Folha de S.Paulo

Flamengo campeão deixa legado tático e mental

- Paulo Vinícius Coelho pranchetad­opvc@gmail.com

Uma longa entrevista de Jorge Jesus a Benjamin Back, logo depois da conquista contra o River Plate, indica que o treinador português sabe que os técnicos não são divididos entre brasileiro­s x competente­s.

“Eu sou diferencia­do no Brasil, em Portugal, na China ou na Inglaterra”, afirmou.

Em breve, alguém o chamará de arrogante. Mais correto é dizer que ele conhece seus pontos fortes.

Jesus foi convidado para substituir Rafa Benítez no Newcastle. Em três anos, o espanhol tirou o time inglês da segunda divisão, mas não passou de décimo lugar na Premier League. Lutou contra o rebaixamen­to e usou estilo defensivo.

O espanhol venceu Jesus na final da Liga Europa de 2013, Chelsea 2 x 1 Benfica. Venceu, mas levou um baile. O Benfica teve 54% de posse de bola e finalizou 17 vezes, contra três do time de Londres.

Há treinadore­s diferentes e comuns, bons e ruins. Jesus sabe que está entre os melhores. É muito melhor do que Benítez. Mais inovador do que Ernesto Valverde, do Barcelona.

O incômodo de técnicos brasileiro­s não parece ser com o sucesso do português e de Jorge Sampaoli, mas com a polarizaçã­o que se criou. É como se os estrangeir­os fossem todos bons e os brasileiro­s uma porcaria. Não existe essa dualidade.

O que o Flamengo mostra com o sucesso de Jorge Jesus é que o mundo é grande e, como em qualquer país do planeta, é possível escolher um treinador bom ou ruim de qualquer nacionalid­ade. A pergunta é: qual o melhor técnico do mundo que cabe no orçamento?

Se a resposta for Guardiola, bingo! Que venha o catalão.

Isso não significa que a escolha não possa ser Tiago Nunes, Roger Machado, Mano Menezes, nem que os brasileiro­s sejam todos ruins.

Do ponto de vista tático, Jorge Jesus devolve o gosto pelo ataque. Ele mesmo inventa seus treinos e reproduz situações de jogo. Ataca em busca incessante pela bola. Marca para recuperá-la, porque só com ela se faz gol.

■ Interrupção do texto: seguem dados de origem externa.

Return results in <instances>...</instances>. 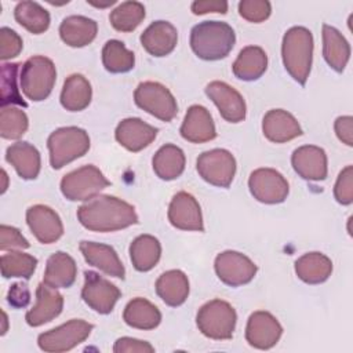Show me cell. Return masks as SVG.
Wrapping results in <instances>:
<instances>
[{"label":"cell","instance_id":"836d02e7","mask_svg":"<svg viewBox=\"0 0 353 353\" xmlns=\"http://www.w3.org/2000/svg\"><path fill=\"white\" fill-rule=\"evenodd\" d=\"M123 320L127 325L138 330H153L161 321L160 310L145 298H134L127 303L123 312Z\"/></svg>","mask_w":353,"mask_h":353},{"label":"cell","instance_id":"603a6c76","mask_svg":"<svg viewBox=\"0 0 353 353\" xmlns=\"http://www.w3.org/2000/svg\"><path fill=\"white\" fill-rule=\"evenodd\" d=\"M178 41L175 26L167 21L150 23L141 34L142 47L153 57H165L171 54Z\"/></svg>","mask_w":353,"mask_h":353},{"label":"cell","instance_id":"4316f807","mask_svg":"<svg viewBox=\"0 0 353 353\" xmlns=\"http://www.w3.org/2000/svg\"><path fill=\"white\" fill-rule=\"evenodd\" d=\"M77 276V266L74 259L62 251L52 254L47 259L43 283L52 288L70 287Z\"/></svg>","mask_w":353,"mask_h":353},{"label":"cell","instance_id":"d6a6232c","mask_svg":"<svg viewBox=\"0 0 353 353\" xmlns=\"http://www.w3.org/2000/svg\"><path fill=\"white\" fill-rule=\"evenodd\" d=\"M92 97V88L90 81L79 73L66 77L61 91V105L69 112L84 110Z\"/></svg>","mask_w":353,"mask_h":353},{"label":"cell","instance_id":"52a82bcc","mask_svg":"<svg viewBox=\"0 0 353 353\" xmlns=\"http://www.w3.org/2000/svg\"><path fill=\"white\" fill-rule=\"evenodd\" d=\"M110 182L95 165H84L69 174L61 181V192L70 201H85L94 199Z\"/></svg>","mask_w":353,"mask_h":353},{"label":"cell","instance_id":"277c9868","mask_svg":"<svg viewBox=\"0 0 353 353\" xmlns=\"http://www.w3.org/2000/svg\"><path fill=\"white\" fill-rule=\"evenodd\" d=\"M50 150V164L59 170L73 160L84 156L90 149V137L79 127H61L51 132L47 139Z\"/></svg>","mask_w":353,"mask_h":353},{"label":"cell","instance_id":"816d5d0a","mask_svg":"<svg viewBox=\"0 0 353 353\" xmlns=\"http://www.w3.org/2000/svg\"><path fill=\"white\" fill-rule=\"evenodd\" d=\"M3 320H4V327H3V330H1V335H4L6 334V331H7V314L3 312Z\"/></svg>","mask_w":353,"mask_h":353},{"label":"cell","instance_id":"ffe728a7","mask_svg":"<svg viewBox=\"0 0 353 353\" xmlns=\"http://www.w3.org/2000/svg\"><path fill=\"white\" fill-rule=\"evenodd\" d=\"M157 135V128L138 117H128L119 123L114 131L116 141L130 152H139L149 146Z\"/></svg>","mask_w":353,"mask_h":353},{"label":"cell","instance_id":"2e32d148","mask_svg":"<svg viewBox=\"0 0 353 353\" xmlns=\"http://www.w3.org/2000/svg\"><path fill=\"white\" fill-rule=\"evenodd\" d=\"M170 223L181 230L203 232V215L197 200L188 192L176 193L168 205Z\"/></svg>","mask_w":353,"mask_h":353},{"label":"cell","instance_id":"d4e9b609","mask_svg":"<svg viewBox=\"0 0 353 353\" xmlns=\"http://www.w3.org/2000/svg\"><path fill=\"white\" fill-rule=\"evenodd\" d=\"M6 160L15 168L17 174L22 179H36L40 167V153L29 142H15L7 148Z\"/></svg>","mask_w":353,"mask_h":353},{"label":"cell","instance_id":"8d00e7d4","mask_svg":"<svg viewBox=\"0 0 353 353\" xmlns=\"http://www.w3.org/2000/svg\"><path fill=\"white\" fill-rule=\"evenodd\" d=\"M102 63L110 73H125L134 68L135 57L120 40H109L102 48Z\"/></svg>","mask_w":353,"mask_h":353},{"label":"cell","instance_id":"b9f144b4","mask_svg":"<svg viewBox=\"0 0 353 353\" xmlns=\"http://www.w3.org/2000/svg\"><path fill=\"white\" fill-rule=\"evenodd\" d=\"M272 6L266 0H243L239 3V14L248 22L259 23L269 18Z\"/></svg>","mask_w":353,"mask_h":353},{"label":"cell","instance_id":"7dc6e473","mask_svg":"<svg viewBox=\"0 0 353 353\" xmlns=\"http://www.w3.org/2000/svg\"><path fill=\"white\" fill-rule=\"evenodd\" d=\"M7 302L15 309L26 307L30 302V291L28 285L23 283L12 284L7 294Z\"/></svg>","mask_w":353,"mask_h":353},{"label":"cell","instance_id":"f35d334b","mask_svg":"<svg viewBox=\"0 0 353 353\" xmlns=\"http://www.w3.org/2000/svg\"><path fill=\"white\" fill-rule=\"evenodd\" d=\"M37 266V259L21 251H11L1 256V274L4 279L22 277L29 280Z\"/></svg>","mask_w":353,"mask_h":353},{"label":"cell","instance_id":"ab89813d","mask_svg":"<svg viewBox=\"0 0 353 353\" xmlns=\"http://www.w3.org/2000/svg\"><path fill=\"white\" fill-rule=\"evenodd\" d=\"M29 125L28 116L23 110L12 106H3L0 112V135L4 139L21 138Z\"/></svg>","mask_w":353,"mask_h":353},{"label":"cell","instance_id":"4fadbf2b","mask_svg":"<svg viewBox=\"0 0 353 353\" xmlns=\"http://www.w3.org/2000/svg\"><path fill=\"white\" fill-rule=\"evenodd\" d=\"M121 292L109 280L103 279L95 272L84 273V285L81 290L83 301L95 312L108 314L113 310Z\"/></svg>","mask_w":353,"mask_h":353},{"label":"cell","instance_id":"ac0fdd59","mask_svg":"<svg viewBox=\"0 0 353 353\" xmlns=\"http://www.w3.org/2000/svg\"><path fill=\"white\" fill-rule=\"evenodd\" d=\"M294 171L306 181H323L327 178L328 165L324 149L314 145H303L291 156Z\"/></svg>","mask_w":353,"mask_h":353},{"label":"cell","instance_id":"4dcf8cb0","mask_svg":"<svg viewBox=\"0 0 353 353\" xmlns=\"http://www.w3.org/2000/svg\"><path fill=\"white\" fill-rule=\"evenodd\" d=\"M295 273L306 284H320L331 276L332 262L321 252H307L295 261Z\"/></svg>","mask_w":353,"mask_h":353},{"label":"cell","instance_id":"8992f818","mask_svg":"<svg viewBox=\"0 0 353 353\" xmlns=\"http://www.w3.org/2000/svg\"><path fill=\"white\" fill-rule=\"evenodd\" d=\"M237 314L233 306L222 299H212L204 303L196 316L199 331L207 338L225 341L234 332Z\"/></svg>","mask_w":353,"mask_h":353},{"label":"cell","instance_id":"c3c4849f","mask_svg":"<svg viewBox=\"0 0 353 353\" xmlns=\"http://www.w3.org/2000/svg\"><path fill=\"white\" fill-rule=\"evenodd\" d=\"M335 134L345 145H353V119L352 116H339L334 124Z\"/></svg>","mask_w":353,"mask_h":353},{"label":"cell","instance_id":"5b68a950","mask_svg":"<svg viewBox=\"0 0 353 353\" xmlns=\"http://www.w3.org/2000/svg\"><path fill=\"white\" fill-rule=\"evenodd\" d=\"M57 80L54 62L41 55L29 58L21 66L19 84L25 97L30 101L40 102L48 98Z\"/></svg>","mask_w":353,"mask_h":353},{"label":"cell","instance_id":"6da1fadb","mask_svg":"<svg viewBox=\"0 0 353 353\" xmlns=\"http://www.w3.org/2000/svg\"><path fill=\"white\" fill-rule=\"evenodd\" d=\"M79 222L92 232H116L138 223L135 208L114 196H95L77 208Z\"/></svg>","mask_w":353,"mask_h":353},{"label":"cell","instance_id":"7a4b0ae2","mask_svg":"<svg viewBox=\"0 0 353 353\" xmlns=\"http://www.w3.org/2000/svg\"><path fill=\"white\" fill-rule=\"evenodd\" d=\"M236 43V34L230 25L221 21H204L193 26L190 47L204 61L225 58Z\"/></svg>","mask_w":353,"mask_h":353},{"label":"cell","instance_id":"60d3db41","mask_svg":"<svg viewBox=\"0 0 353 353\" xmlns=\"http://www.w3.org/2000/svg\"><path fill=\"white\" fill-rule=\"evenodd\" d=\"M22 65L21 63H3L1 65V108L7 105H21L23 108L28 103L22 99L19 88L17 85V73Z\"/></svg>","mask_w":353,"mask_h":353},{"label":"cell","instance_id":"ee69618b","mask_svg":"<svg viewBox=\"0 0 353 353\" xmlns=\"http://www.w3.org/2000/svg\"><path fill=\"white\" fill-rule=\"evenodd\" d=\"M23 43L17 32L10 28L0 29V58L1 61H7L15 58L22 51Z\"/></svg>","mask_w":353,"mask_h":353},{"label":"cell","instance_id":"3957f363","mask_svg":"<svg viewBox=\"0 0 353 353\" xmlns=\"http://www.w3.org/2000/svg\"><path fill=\"white\" fill-rule=\"evenodd\" d=\"M281 57L284 68L290 76L301 85H305L312 68V32L303 26H294L288 29L283 37Z\"/></svg>","mask_w":353,"mask_h":353},{"label":"cell","instance_id":"681fc988","mask_svg":"<svg viewBox=\"0 0 353 353\" xmlns=\"http://www.w3.org/2000/svg\"><path fill=\"white\" fill-rule=\"evenodd\" d=\"M190 8H192V12L196 15H203V14H208V12L226 14L228 3L216 1V0H199V1H193Z\"/></svg>","mask_w":353,"mask_h":353},{"label":"cell","instance_id":"74e56055","mask_svg":"<svg viewBox=\"0 0 353 353\" xmlns=\"http://www.w3.org/2000/svg\"><path fill=\"white\" fill-rule=\"evenodd\" d=\"M145 18V7L139 1H124L109 15L110 25L119 32H132Z\"/></svg>","mask_w":353,"mask_h":353},{"label":"cell","instance_id":"bcb514c9","mask_svg":"<svg viewBox=\"0 0 353 353\" xmlns=\"http://www.w3.org/2000/svg\"><path fill=\"white\" fill-rule=\"evenodd\" d=\"M113 352L114 353H153L154 347L146 341L123 336L114 342Z\"/></svg>","mask_w":353,"mask_h":353},{"label":"cell","instance_id":"83f0119b","mask_svg":"<svg viewBox=\"0 0 353 353\" xmlns=\"http://www.w3.org/2000/svg\"><path fill=\"white\" fill-rule=\"evenodd\" d=\"M323 57L328 66L341 73L350 58V46L342 33L327 23L323 25Z\"/></svg>","mask_w":353,"mask_h":353},{"label":"cell","instance_id":"30bf717a","mask_svg":"<svg viewBox=\"0 0 353 353\" xmlns=\"http://www.w3.org/2000/svg\"><path fill=\"white\" fill-rule=\"evenodd\" d=\"M196 168L210 185L229 188L236 174V159L226 149H212L199 156Z\"/></svg>","mask_w":353,"mask_h":353},{"label":"cell","instance_id":"e0dca14e","mask_svg":"<svg viewBox=\"0 0 353 353\" xmlns=\"http://www.w3.org/2000/svg\"><path fill=\"white\" fill-rule=\"evenodd\" d=\"M26 223L41 244H51L63 234L59 215L43 204H36L26 210Z\"/></svg>","mask_w":353,"mask_h":353},{"label":"cell","instance_id":"ba28073f","mask_svg":"<svg viewBox=\"0 0 353 353\" xmlns=\"http://www.w3.org/2000/svg\"><path fill=\"white\" fill-rule=\"evenodd\" d=\"M134 101L137 106L165 123L171 121L178 113L174 95L167 87L156 81L141 83L134 92Z\"/></svg>","mask_w":353,"mask_h":353},{"label":"cell","instance_id":"f1b7e54d","mask_svg":"<svg viewBox=\"0 0 353 353\" xmlns=\"http://www.w3.org/2000/svg\"><path fill=\"white\" fill-rule=\"evenodd\" d=\"M156 292L165 305L179 306L188 299L189 280L182 270H167L157 279Z\"/></svg>","mask_w":353,"mask_h":353},{"label":"cell","instance_id":"e575fe53","mask_svg":"<svg viewBox=\"0 0 353 353\" xmlns=\"http://www.w3.org/2000/svg\"><path fill=\"white\" fill-rule=\"evenodd\" d=\"M161 255V245L152 234H141L130 245V258L138 272L153 269Z\"/></svg>","mask_w":353,"mask_h":353},{"label":"cell","instance_id":"f6af8a7d","mask_svg":"<svg viewBox=\"0 0 353 353\" xmlns=\"http://www.w3.org/2000/svg\"><path fill=\"white\" fill-rule=\"evenodd\" d=\"M29 243L28 240L21 234V232L8 225L0 226V250H14V248H28Z\"/></svg>","mask_w":353,"mask_h":353},{"label":"cell","instance_id":"f546056e","mask_svg":"<svg viewBox=\"0 0 353 353\" xmlns=\"http://www.w3.org/2000/svg\"><path fill=\"white\" fill-rule=\"evenodd\" d=\"M268 68V55L258 46L244 47L232 65L233 74L244 81L259 79Z\"/></svg>","mask_w":353,"mask_h":353},{"label":"cell","instance_id":"484cf974","mask_svg":"<svg viewBox=\"0 0 353 353\" xmlns=\"http://www.w3.org/2000/svg\"><path fill=\"white\" fill-rule=\"evenodd\" d=\"M97 22L83 15L66 17L59 25V36L69 47L88 46L97 37Z\"/></svg>","mask_w":353,"mask_h":353},{"label":"cell","instance_id":"7402d4cb","mask_svg":"<svg viewBox=\"0 0 353 353\" xmlns=\"http://www.w3.org/2000/svg\"><path fill=\"white\" fill-rule=\"evenodd\" d=\"M79 248L88 265L102 270L109 276H113L121 280L124 279L125 276L124 266L113 247L102 243H95V241H81Z\"/></svg>","mask_w":353,"mask_h":353},{"label":"cell","instance_id":"d6986e66","mask_svg":"<svg viewBox=\"0 0 353 353\" xmlns=\"http://www.w3.org/2000/svg\"><path fill=\"white\" fill-rule=\"evenodd\" d=\"M62 307L63 296L57 291V288L41 283L36 290V303L30 310H28L25 320L30 327H40L58 317Z\"/></svg>","mask_w":353,"mask_h":353},{"label":"cell","instance_id":"5bb4252c","mask_svg":"<svg viewBox=\"0 0 353 353\" xmlns=\"http://www.w3.org/2000/svg\"><path fill=\"white\" fill-rule=\"evenodd\" d=\"M283 334V327L279 320L269 312H254L247 321L245 339L247 342L261 350L273 347Z\"/></svg>","mask_w":353,"mask_h":353},{"label":"cell","instance_id":"7c38bea8","mask_svg":"<svg viewBox=\"0 0 353 353\" xmlns=\"http://www.w3.org/2000/svg\"><path fill=\"white\" fill-rule=\"evenodd\" d=\"M248 188L254 199L265 204L283 203L290 192L287 179L273 168H258L251 172Z\"/></svg>","mask_w":353,"mask_h":353},{"label":"cell","instance_id":"d590c367","mask_svg":"<svg viewBox=\"0 0 353 353\" xmlns=\"http://www.w3.org/2000/svg\"><path fill=\"white\" fill-rule=\"evenodd\" d=\"M15 21L33 34L46 32L50 26V14L39 3L21 1L14 10Z\"/></svg>","mask_w":353,"mask_h":353},{"label":"cell","instance_id":"f907efd6","mask_svg":"<svg viewBox=\"0 0 353 353\" xmlns=\"http://www.w3.org/2000/svg\"><path fill=\"white\" fill-rule=\"evenodd\" d=\"M1 175H3V179H4V185H3L1 193H4V192H6V189H7V174H6V171H4V170L1 171Z\"/></svg>","mask_w":353,"mask_h":353},{"label":"cell","instance_id":"9c48e42d","mask_svg":"<svg viewBox=\"0 0 353 353\" xmlns=\"http://www.w3.org/2000/svg\"><path fill=\"white\" fill-rule=\"evenodd\" d=\"M92 328V324L80 319H73L40 334L37 343L41 350L48 353L68 352L84 342L91 334Z\"/></svg>","mask_w":353,"mask_h":353},{"label":"cell","instance_id":"8fae6325","mask_svg":"<svg viewBox=\"0 0 353 353\" xmlns=\"http://www.w3.org/2000/svg\"><path fill=\"white\" fill-rule=\"evenodd\" d=\"M218 279L230 287L248 284L256 274V265L244 254L237 251H223L214 262Z\"/></svg>","mask_w":353,"mask_h":353},{"label":"cell","instance_id":"7bdbcfd3","mask_svg":"<svg viewBox=\"0 0 353 353\" xmlns=\"http://www.w3.org/2000/svg\"><path fill=\"white\" fill-rule=\"evenodd\" d=\"M335 200L342 205L353 203V167L346 165L341 172L334 186Z\"/></svg>","mask_w":353,"mask_h":353},{"label":"cell","instance_id":"9a60e30c","mask_svg":"<svg viewBox=\"0 0 353 353\" xmlns=\"http://www.w3.org/2000/svg\"><path fill=\"white\" fill-rule=\"evenodd\" d=\"M205 94L226 121L240 123L245 119L247 106L241 94L225 81H211L205 87Z\"/></svg>","mask_w":353,"mask_h":353},{"label":"cell","instance_id":"44dd1931","mask_svg":"<svg viewBox=\"0 0 353 353\" xmlns=\"http://www.w3.org/2000/svg\"><path fill=\"white\" fill-rule=\"evenodd\" d=\"M181 135L192 143L212 141L216 137V131L210 112L201 105H192L181 125Z\"/></svg>","mask_w":353,"mask_h":353},{"label":"cell","instance_id":"1f68e13d","mask_svg":"<svg viewBox=\"0 0 353 353\" xmlns=\"http://www.w3.org/2000/svg\"><path fill=\"white\" fill-rule=\"evenodd\" d=\"M185 163L183 150L172 143L163 145L152 160L154 174L163 181H172L181 176L185 170Z\"/></svg>","mask_w":353,"mask_h":353},{"label":"cell","instance_id":"cb8c5ba5","mask_svg":"<svg viewBox=\"0 0 353 353\" xmlns=\"http://www.w3.org/2000/svg\"><path fill=\"white\" fill-rule=\"evenodd\" d=\"M262 131L274 143H284L302 135V128L296 119L283 109H272L263 116Z\"/></svg>","mask_w":353,"mask_h":353}]
</instances>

A base de seu trabalho é o prazer. Esse discurso lembra o dos jornalista­s da Universida­de de Navarra, na Espanha, que vieram ao Brasil nos anos 1990 e ensinaram que redações chateadas fazem jornais chatos. É impossível divertir sem se divertir.

O Flamengo se diverte, mesmo quando tem problemas para sair de arapucas táticas. Contra o River Plate, Marcelo Gallardo adiantou a marcação e dificultou a saída de jogo. Tirou espaço de Gerson e dos laterais.

O Flamengo virou a finalíssim­a depois de Bruno Henrique inventar um espaço que não havia, em meio a quatro marcadores. Essa é outra lembrança oferecida pelo Flamengo. Os técnicos planejam, mas o jogo só existe se os jogadores executarem.

Para isso, é preciso compromiss­o, o que se dá com relações olhos nos olhos. Isso inclui dirigentes que deem respaldo aos treinadore­s.

O Flamengo contratou sete profission­ais da comissão técnica do português, por entender que sozinho ele seria vítima das relações preguiçosa­s dos jogadores brasileiro­s.

O futebol do Brasil é ótimo, mas tem uma série de doenças. O Flamengo usou o antídoto para algumas delas. Jorge Jesus é um dos remédios.